**Given task:** Beginning with the line where "What distance from the camera does" appears, repeat every remaining line of the entries exactly, the last line included.

Questions about scene geometry
* * *

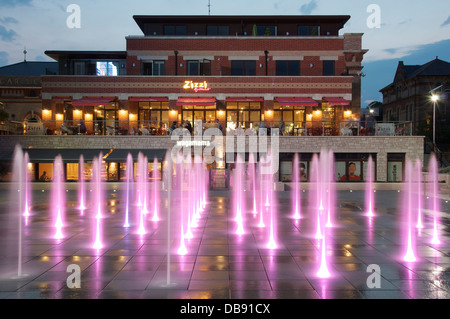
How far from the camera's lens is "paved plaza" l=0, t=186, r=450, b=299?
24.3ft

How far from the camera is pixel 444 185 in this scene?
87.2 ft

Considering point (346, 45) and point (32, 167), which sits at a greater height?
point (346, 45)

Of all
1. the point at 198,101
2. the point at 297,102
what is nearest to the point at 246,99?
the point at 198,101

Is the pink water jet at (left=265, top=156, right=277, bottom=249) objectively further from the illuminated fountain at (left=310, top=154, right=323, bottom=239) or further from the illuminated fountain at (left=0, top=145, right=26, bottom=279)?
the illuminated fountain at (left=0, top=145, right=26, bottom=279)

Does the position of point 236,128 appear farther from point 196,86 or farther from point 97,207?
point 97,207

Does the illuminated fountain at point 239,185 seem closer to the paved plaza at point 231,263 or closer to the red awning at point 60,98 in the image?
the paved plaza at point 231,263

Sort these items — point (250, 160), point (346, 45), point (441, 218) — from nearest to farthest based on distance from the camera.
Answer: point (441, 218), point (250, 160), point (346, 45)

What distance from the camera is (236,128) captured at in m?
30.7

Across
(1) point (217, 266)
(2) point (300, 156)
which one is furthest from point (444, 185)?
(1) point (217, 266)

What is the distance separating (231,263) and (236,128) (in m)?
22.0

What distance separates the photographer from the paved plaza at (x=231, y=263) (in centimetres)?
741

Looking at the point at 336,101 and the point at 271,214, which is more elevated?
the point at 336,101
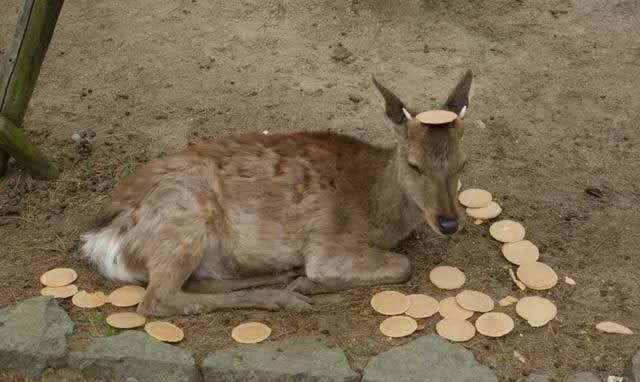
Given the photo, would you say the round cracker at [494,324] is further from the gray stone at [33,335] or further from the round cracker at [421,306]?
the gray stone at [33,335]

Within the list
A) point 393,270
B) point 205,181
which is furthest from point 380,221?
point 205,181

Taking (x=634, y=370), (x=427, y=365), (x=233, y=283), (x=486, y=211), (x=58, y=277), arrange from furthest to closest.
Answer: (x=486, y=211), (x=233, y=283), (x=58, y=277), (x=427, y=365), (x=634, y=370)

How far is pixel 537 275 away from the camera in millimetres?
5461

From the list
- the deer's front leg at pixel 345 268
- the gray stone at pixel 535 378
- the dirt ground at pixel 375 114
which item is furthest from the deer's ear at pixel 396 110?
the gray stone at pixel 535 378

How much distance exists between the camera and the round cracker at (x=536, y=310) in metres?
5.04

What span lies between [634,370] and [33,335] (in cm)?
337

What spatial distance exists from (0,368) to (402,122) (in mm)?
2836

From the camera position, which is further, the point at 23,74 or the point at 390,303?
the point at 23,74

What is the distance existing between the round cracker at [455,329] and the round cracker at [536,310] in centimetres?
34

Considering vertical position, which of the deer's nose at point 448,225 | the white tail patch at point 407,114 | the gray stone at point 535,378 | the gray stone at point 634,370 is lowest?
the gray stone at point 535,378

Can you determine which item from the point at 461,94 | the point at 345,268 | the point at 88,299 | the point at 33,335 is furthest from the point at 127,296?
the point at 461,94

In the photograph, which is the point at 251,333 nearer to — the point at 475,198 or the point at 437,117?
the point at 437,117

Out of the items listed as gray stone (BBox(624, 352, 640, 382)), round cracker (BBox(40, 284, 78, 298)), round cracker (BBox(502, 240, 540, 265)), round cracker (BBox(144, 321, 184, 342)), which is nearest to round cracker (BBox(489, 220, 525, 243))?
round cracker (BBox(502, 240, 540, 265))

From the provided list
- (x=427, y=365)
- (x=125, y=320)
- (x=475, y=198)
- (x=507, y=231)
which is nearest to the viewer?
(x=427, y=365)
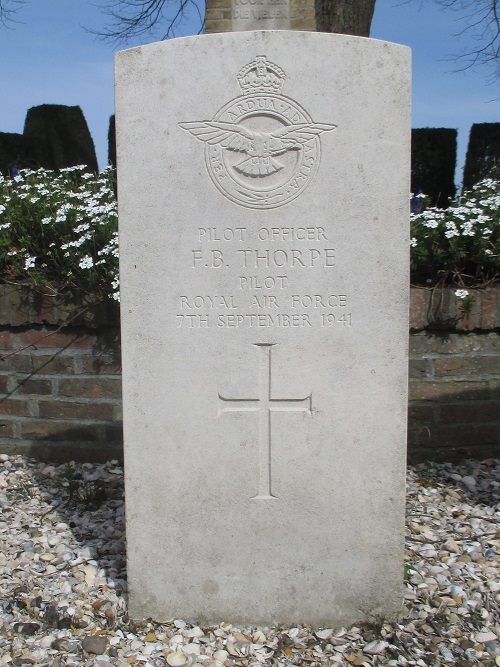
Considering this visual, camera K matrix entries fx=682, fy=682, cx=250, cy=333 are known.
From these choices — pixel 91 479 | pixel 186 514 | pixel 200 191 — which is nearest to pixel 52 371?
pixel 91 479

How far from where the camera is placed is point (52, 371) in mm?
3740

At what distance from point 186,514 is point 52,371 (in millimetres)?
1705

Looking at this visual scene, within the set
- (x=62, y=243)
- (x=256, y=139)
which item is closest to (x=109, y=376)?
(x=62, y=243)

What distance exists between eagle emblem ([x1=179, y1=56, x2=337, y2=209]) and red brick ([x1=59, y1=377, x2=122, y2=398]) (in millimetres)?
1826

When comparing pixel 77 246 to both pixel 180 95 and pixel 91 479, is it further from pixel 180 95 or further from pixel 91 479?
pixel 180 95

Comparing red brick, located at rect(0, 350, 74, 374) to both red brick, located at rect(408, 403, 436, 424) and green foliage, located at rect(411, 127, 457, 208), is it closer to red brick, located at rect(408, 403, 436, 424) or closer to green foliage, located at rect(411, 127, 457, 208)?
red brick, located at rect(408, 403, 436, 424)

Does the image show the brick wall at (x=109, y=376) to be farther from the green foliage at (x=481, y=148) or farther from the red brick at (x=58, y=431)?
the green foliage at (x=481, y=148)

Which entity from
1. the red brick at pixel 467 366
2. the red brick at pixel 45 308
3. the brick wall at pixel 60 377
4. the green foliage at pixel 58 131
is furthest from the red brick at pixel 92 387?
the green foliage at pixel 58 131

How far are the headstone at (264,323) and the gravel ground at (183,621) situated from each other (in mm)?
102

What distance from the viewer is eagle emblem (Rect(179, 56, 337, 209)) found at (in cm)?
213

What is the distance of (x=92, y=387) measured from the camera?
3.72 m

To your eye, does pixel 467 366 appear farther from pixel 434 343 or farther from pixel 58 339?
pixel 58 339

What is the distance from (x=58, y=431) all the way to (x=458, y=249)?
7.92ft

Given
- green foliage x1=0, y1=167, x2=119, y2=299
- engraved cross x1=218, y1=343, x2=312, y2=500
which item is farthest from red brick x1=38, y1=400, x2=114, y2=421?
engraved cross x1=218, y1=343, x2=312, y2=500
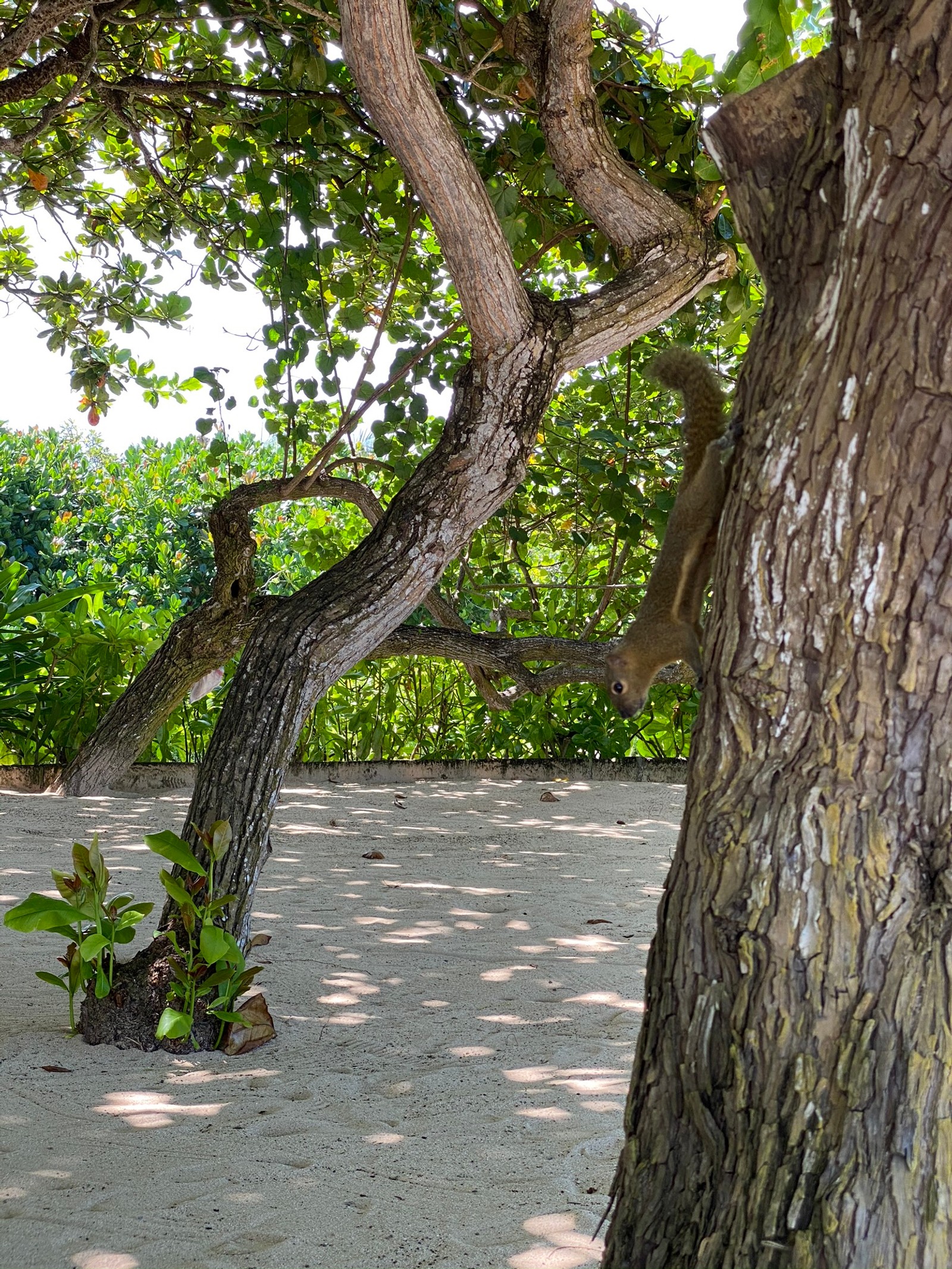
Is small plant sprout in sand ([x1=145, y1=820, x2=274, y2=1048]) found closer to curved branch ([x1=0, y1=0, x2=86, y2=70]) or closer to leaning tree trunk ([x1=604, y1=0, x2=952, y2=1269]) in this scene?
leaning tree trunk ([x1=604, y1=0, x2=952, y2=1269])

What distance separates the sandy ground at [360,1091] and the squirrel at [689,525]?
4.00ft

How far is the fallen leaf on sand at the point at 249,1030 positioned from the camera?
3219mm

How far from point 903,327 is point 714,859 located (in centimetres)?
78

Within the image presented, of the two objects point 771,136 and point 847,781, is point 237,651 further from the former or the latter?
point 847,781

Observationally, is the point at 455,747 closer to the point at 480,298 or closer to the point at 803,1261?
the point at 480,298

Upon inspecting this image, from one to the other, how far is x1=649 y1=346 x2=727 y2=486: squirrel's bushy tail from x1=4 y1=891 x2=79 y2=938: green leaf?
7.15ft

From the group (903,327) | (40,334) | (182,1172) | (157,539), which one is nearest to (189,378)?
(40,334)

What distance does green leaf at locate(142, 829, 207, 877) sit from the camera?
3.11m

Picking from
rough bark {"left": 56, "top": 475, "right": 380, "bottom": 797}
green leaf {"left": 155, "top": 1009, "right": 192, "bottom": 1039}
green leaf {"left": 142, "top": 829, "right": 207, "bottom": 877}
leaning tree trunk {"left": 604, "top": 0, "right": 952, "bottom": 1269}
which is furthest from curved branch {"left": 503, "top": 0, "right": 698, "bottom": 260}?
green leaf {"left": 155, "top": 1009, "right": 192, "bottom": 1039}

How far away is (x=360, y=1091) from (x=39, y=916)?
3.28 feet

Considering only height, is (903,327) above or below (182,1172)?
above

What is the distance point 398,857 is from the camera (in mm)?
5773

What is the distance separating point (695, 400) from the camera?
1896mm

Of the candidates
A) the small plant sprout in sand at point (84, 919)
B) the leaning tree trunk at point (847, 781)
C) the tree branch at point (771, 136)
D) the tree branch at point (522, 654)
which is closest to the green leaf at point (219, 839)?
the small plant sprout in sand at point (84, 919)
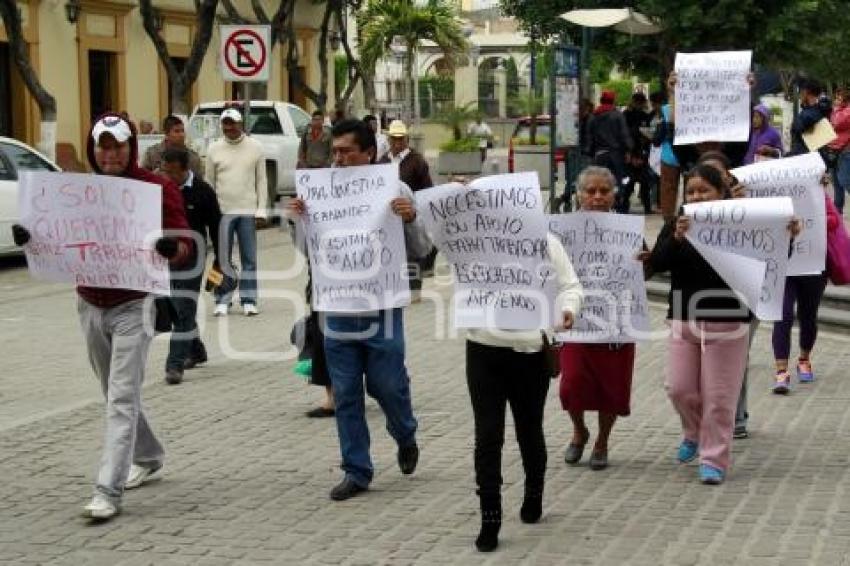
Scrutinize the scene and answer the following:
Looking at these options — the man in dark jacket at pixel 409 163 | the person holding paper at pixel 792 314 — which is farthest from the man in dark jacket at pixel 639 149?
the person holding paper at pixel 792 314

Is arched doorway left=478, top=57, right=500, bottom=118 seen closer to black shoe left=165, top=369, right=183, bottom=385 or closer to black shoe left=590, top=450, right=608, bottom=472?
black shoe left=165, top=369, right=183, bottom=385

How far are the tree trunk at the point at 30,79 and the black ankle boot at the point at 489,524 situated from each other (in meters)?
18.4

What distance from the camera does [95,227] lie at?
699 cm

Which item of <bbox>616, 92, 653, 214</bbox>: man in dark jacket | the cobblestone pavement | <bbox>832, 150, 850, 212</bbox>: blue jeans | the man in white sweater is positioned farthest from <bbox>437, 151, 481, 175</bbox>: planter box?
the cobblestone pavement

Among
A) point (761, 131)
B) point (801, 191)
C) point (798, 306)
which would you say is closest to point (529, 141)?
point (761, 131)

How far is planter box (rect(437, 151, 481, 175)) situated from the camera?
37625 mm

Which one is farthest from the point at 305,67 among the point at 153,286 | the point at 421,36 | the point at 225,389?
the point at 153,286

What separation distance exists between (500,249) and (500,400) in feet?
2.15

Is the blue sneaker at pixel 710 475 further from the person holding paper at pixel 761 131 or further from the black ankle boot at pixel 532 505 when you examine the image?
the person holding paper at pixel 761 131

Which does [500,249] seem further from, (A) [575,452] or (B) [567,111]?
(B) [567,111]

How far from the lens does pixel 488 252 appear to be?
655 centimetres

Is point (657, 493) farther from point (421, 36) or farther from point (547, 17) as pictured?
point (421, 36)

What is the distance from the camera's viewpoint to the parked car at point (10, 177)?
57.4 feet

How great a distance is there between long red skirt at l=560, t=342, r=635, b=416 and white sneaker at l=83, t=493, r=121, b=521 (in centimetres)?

* * *

**Exercise output:**
What distance from the camera does [95,227] lie at?
699 cm

Which item of <bbox>616, 92, 653, 214</bbox>: man in dark jacket | the cobblestone pavement | <bbox>832, 150, 850, 212</bbox>: blue jeans | the man in white sweater is positioned farthest from <bbox>437, 151, 481, 175</bbox>: planter box?
the cobblestone pavement

Among
A) point (761, 131)
B) point (801, 191)
C) point (798, 306)
which would you say is closest to point (529, 141)?
point (761, 131)

How far is planter box (rect(437, 151, 481, 175)) situated from the camera?
37625 mm

Which one is farthest from the point at 305,67 among the point at 153,286 | the point at 421,36 | the point at 225,389?
the point at 153,286

What separation distance exists between (500,249) and (500,400) in feet?
2.15

Is the blue sneaker at pixel 710 475 further from the person holding paper at pixel 761 131 or further from the black ankle boot at pixel 532 505 when you examine the image?
the person holding paper at pixel 761 131

Which does [500,249] seem further from, (A) [575,452] or (B) [567,111]?
(B) [567,111]

How far from the lens does pixel 488 252 appear to be?
655 centimetres

Is point (657, 493) farther from point (421, 36) or farther from point (547, 17) as pictured?
point (421, 36)

What is the distance from the camera's viewpoint to the parked car at point (10, 177)?
57.4 feet

How great a distance is there between long red skirt at l=560, t=342, r=635, b=416 and white sneaker at l=83, t=493, r=121, b=521 (in centimetres)?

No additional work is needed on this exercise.